The most troublesome problem Bobby now faces is the loss of his club and the old motel behind it, The Rockwood. Massey’s rose from the base of a streetcar diner in 1934. It is like a western version of Sardi’s on Broadway, deserving of landmark status. Red leather bar stools are built into the counter. Old silver beer refrigerators align the tender’s side of the bar. The seating booths are made of cozy red leather, each fitted with a Seeburg Consolette jukebox. Massey’s water still comes from a well dug out by Bobby’s father-in-law. (“Best well water you ever drunk in your life,” Sitton proudly points out.) His handsome mother-in-law, with a regal beehive, lends class to the joint, bantering with old customers at the bar. Today, she speaks with Billy Ray Robinson, owner of the Arabian-baroque Caravan Motel up on the corner, which his daddy and uncle built. He’ll lose his land to the highway, too.

You expect Clark Gable to swagger in for a cup o’ Joe; a gum-snappin’ Jean Harlow to strut over and jot down your Old Bushmills order on a pad. Like most owners of rough-and-tumble joints, Bobby Sitton will sooner stress his gentle nature. His role model in the art of behaving like a gentleman was Hubert Massey, whose family also founded Fort Worth’s greatest chicken-fried steak restaurant on Eighth Avenue.

§ **Data section**

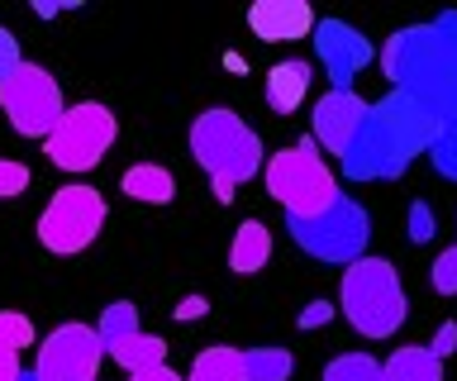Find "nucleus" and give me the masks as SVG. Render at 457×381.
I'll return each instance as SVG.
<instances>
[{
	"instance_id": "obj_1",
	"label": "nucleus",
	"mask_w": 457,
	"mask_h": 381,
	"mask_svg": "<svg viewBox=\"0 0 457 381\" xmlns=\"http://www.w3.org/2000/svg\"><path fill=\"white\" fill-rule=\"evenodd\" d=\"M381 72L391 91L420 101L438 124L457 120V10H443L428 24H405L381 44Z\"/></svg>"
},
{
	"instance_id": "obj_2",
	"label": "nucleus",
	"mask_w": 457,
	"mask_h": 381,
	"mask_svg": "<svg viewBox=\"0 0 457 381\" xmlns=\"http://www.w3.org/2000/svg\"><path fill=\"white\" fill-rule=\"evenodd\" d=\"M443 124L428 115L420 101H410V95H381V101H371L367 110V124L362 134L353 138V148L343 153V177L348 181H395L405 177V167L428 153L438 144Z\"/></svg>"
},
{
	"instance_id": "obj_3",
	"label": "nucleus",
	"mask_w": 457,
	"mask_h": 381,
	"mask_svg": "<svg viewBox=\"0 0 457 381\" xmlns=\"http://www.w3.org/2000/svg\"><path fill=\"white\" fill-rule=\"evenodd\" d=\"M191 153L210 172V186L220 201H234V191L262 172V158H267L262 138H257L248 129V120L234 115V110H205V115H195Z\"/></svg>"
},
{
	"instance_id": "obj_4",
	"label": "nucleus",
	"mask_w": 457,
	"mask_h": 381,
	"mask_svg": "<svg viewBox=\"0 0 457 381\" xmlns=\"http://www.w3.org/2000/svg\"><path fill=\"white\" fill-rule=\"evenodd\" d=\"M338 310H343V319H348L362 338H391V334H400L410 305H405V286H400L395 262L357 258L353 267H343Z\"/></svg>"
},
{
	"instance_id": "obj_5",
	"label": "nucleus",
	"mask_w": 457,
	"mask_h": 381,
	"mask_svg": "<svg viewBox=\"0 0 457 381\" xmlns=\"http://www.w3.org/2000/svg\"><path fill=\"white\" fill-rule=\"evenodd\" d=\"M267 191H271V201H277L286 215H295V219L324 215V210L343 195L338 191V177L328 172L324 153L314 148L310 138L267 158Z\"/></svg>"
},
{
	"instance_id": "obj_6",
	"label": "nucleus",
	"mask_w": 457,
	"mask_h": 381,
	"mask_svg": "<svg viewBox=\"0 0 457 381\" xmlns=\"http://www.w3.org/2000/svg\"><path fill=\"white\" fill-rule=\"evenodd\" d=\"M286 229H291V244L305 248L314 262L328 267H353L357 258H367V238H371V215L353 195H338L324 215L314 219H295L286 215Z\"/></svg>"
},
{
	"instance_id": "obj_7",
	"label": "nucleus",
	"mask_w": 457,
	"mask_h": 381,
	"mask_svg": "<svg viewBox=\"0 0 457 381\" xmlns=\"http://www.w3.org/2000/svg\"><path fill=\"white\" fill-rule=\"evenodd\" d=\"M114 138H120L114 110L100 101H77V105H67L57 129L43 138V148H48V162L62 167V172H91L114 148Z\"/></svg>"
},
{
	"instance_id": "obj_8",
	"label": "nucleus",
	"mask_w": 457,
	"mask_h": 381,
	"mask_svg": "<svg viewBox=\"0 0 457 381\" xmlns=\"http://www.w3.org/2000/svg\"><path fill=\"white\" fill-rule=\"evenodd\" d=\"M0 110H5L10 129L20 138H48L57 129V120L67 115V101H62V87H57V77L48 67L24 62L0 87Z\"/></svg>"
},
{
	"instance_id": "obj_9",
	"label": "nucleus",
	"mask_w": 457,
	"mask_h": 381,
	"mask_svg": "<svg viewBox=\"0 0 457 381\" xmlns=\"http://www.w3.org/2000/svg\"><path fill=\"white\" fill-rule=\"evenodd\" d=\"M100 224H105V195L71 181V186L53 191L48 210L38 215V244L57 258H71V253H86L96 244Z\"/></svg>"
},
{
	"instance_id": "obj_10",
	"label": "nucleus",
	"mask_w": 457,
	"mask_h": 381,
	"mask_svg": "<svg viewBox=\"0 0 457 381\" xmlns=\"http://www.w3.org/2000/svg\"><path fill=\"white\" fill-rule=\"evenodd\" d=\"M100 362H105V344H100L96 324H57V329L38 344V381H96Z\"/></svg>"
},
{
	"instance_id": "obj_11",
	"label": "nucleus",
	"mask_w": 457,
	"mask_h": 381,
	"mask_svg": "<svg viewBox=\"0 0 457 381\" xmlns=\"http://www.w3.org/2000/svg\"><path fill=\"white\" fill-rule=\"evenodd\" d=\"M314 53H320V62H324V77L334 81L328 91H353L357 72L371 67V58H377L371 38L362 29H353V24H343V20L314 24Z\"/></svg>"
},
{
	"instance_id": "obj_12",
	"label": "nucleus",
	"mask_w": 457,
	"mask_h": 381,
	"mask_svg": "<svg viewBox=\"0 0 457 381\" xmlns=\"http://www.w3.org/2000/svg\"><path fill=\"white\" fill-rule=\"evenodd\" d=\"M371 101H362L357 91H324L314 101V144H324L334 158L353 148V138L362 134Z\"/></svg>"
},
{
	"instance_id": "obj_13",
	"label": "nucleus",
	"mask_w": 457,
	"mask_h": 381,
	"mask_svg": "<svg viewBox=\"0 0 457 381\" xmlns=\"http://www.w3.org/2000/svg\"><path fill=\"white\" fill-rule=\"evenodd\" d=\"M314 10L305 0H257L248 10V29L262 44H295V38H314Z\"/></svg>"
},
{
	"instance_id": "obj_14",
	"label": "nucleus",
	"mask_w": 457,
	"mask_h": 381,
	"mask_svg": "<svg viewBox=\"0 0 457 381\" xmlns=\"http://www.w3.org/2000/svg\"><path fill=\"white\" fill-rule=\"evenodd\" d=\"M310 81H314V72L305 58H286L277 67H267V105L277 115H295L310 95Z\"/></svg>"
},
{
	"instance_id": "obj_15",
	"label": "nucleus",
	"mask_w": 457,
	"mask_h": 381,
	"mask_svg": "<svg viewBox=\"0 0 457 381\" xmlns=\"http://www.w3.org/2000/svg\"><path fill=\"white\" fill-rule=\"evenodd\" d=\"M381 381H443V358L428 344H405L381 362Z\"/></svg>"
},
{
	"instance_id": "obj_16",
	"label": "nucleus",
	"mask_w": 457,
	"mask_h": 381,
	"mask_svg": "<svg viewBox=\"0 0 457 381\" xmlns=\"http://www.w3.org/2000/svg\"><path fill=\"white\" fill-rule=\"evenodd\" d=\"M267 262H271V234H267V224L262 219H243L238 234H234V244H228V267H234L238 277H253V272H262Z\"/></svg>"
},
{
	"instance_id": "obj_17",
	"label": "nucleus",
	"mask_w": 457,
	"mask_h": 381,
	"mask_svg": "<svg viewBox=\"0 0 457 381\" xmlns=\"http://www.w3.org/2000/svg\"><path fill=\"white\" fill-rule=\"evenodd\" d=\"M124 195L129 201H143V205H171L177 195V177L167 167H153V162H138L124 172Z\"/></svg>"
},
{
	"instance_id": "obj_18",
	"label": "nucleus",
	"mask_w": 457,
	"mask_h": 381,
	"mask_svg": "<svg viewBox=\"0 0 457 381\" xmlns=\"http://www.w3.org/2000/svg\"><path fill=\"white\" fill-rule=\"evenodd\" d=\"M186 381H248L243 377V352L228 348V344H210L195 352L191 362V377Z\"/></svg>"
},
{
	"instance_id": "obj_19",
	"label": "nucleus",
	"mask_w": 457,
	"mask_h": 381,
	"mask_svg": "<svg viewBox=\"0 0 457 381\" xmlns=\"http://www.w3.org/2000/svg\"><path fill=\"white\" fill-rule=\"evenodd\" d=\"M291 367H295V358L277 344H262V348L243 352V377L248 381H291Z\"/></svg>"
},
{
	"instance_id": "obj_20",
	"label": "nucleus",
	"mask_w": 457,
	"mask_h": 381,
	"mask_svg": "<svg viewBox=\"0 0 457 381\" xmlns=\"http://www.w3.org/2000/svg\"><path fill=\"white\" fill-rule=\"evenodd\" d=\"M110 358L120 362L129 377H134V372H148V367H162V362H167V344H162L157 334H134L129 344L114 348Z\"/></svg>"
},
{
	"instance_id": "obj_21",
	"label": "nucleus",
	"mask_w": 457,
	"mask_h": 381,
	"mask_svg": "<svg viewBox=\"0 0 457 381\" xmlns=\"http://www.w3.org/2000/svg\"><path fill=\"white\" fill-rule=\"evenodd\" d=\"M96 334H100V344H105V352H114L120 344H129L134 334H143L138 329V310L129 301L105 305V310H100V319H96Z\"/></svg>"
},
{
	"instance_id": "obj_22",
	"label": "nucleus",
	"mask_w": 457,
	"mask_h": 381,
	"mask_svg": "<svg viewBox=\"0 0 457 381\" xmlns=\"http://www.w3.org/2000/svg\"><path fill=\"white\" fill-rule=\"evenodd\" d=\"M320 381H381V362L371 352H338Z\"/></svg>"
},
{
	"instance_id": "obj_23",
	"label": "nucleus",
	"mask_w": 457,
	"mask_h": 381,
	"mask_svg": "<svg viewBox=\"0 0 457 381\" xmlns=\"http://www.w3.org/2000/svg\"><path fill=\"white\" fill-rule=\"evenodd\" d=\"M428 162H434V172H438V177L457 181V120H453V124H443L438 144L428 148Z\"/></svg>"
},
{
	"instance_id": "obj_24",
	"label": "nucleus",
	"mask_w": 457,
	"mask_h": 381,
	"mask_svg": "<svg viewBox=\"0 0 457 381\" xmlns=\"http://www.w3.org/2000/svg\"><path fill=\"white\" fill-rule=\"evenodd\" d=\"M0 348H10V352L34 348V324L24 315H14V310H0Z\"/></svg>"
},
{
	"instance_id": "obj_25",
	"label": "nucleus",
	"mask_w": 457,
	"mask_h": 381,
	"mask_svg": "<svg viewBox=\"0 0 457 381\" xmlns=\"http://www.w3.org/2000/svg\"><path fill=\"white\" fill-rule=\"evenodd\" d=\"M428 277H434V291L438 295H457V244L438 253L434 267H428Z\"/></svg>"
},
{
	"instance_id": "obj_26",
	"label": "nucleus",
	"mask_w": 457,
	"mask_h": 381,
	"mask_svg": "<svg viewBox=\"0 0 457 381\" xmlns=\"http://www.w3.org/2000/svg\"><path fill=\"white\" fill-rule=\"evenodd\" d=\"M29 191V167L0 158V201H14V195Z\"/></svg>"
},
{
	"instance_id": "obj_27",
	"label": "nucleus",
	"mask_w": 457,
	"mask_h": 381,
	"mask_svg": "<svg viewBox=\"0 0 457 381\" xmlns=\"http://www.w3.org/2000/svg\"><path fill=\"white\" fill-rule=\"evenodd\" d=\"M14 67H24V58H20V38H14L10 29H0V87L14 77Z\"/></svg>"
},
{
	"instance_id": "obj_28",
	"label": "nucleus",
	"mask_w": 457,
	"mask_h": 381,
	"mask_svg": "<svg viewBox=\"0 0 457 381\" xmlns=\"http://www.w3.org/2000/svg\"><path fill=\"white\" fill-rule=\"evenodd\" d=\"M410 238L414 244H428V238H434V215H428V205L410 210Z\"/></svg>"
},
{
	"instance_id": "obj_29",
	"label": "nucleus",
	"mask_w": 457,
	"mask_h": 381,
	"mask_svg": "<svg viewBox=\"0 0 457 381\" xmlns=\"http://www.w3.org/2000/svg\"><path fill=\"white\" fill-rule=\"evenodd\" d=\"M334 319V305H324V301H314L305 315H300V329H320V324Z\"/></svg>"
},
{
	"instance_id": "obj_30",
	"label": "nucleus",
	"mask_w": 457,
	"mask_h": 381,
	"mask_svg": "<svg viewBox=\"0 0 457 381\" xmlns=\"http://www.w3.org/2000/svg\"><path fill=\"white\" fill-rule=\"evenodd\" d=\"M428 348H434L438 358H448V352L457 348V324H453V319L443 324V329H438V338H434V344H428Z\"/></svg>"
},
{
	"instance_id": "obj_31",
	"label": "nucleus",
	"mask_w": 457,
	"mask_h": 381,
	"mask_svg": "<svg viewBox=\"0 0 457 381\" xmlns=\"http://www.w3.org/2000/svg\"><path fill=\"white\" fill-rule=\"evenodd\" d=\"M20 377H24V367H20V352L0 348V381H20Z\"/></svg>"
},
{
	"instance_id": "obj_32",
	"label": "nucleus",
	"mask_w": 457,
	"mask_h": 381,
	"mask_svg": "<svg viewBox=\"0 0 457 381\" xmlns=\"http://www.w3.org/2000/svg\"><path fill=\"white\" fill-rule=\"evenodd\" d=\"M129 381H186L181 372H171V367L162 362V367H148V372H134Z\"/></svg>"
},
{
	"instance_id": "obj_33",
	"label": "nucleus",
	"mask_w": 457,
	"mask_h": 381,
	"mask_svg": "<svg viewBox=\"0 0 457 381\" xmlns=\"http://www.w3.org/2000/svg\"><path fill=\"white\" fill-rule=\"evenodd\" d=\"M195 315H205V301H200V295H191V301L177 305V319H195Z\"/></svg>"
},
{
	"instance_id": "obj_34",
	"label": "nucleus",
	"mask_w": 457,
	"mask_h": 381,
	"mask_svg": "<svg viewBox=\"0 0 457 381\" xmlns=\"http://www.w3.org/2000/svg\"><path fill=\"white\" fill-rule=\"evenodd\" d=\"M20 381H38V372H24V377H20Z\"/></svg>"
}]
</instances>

* * *

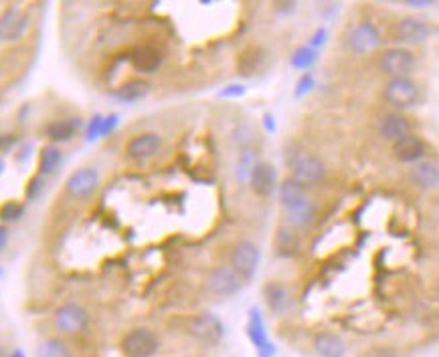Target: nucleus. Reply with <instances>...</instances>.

---

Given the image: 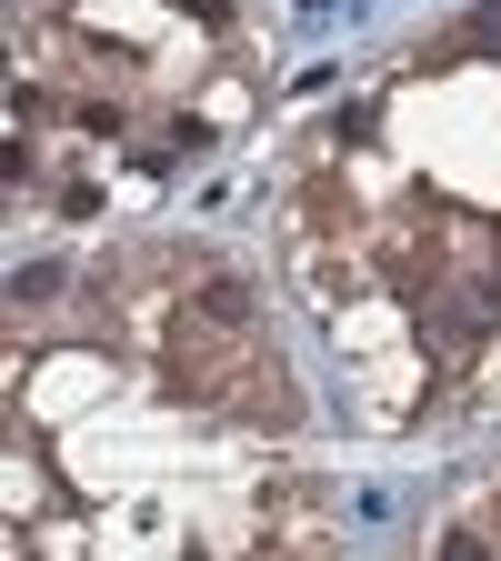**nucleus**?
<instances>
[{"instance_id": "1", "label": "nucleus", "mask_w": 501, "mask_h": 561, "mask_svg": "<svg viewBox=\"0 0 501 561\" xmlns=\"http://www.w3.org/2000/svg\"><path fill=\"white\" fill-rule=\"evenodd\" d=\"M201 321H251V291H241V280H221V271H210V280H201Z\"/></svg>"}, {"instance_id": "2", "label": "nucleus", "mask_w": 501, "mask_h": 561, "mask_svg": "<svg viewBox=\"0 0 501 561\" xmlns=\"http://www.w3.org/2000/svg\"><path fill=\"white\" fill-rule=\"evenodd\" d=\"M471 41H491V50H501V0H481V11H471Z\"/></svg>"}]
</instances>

§ **What you need to do**
According to the passage about Massey's, in what year did the club rise from the base of a streetcar diner? The listing is separate material, unrelated to the passage about Massey's.

§ **Correct result**
1934.